■ **Your goal**:
Write out the data below line for line, without changing anything.
· · ·
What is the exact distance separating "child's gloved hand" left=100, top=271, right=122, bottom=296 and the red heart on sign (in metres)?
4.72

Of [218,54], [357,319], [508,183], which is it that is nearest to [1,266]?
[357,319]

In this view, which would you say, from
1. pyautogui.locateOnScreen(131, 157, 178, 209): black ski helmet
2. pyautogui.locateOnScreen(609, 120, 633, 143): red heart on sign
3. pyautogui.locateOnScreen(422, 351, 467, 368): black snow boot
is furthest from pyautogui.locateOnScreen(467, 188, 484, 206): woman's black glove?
· · ·
■ **Output for this exercise**:
What is the exact distance separating "child's gloved hand" left=100, top=271, right=122, bottom=296 and the red heart on sign (in metres)?
4.72

Of [218,54], [357,319], [508,183], which is it that is nearest to [1,266]?
[357,319]

In this view, which would you say, from
1. pyautogui.locateOnScreen(131, 157, 178, 209): black ski helmet
2. pyautogui.locateOnScreen(609, 120, 633, 143): red heart on sign
3. pyautogui.locateOnScreen(422, 351, 467, 368): black snow boot
is furthest from pyautogui.locateOnScreen(467, 188, 484, 206): woman's black glove?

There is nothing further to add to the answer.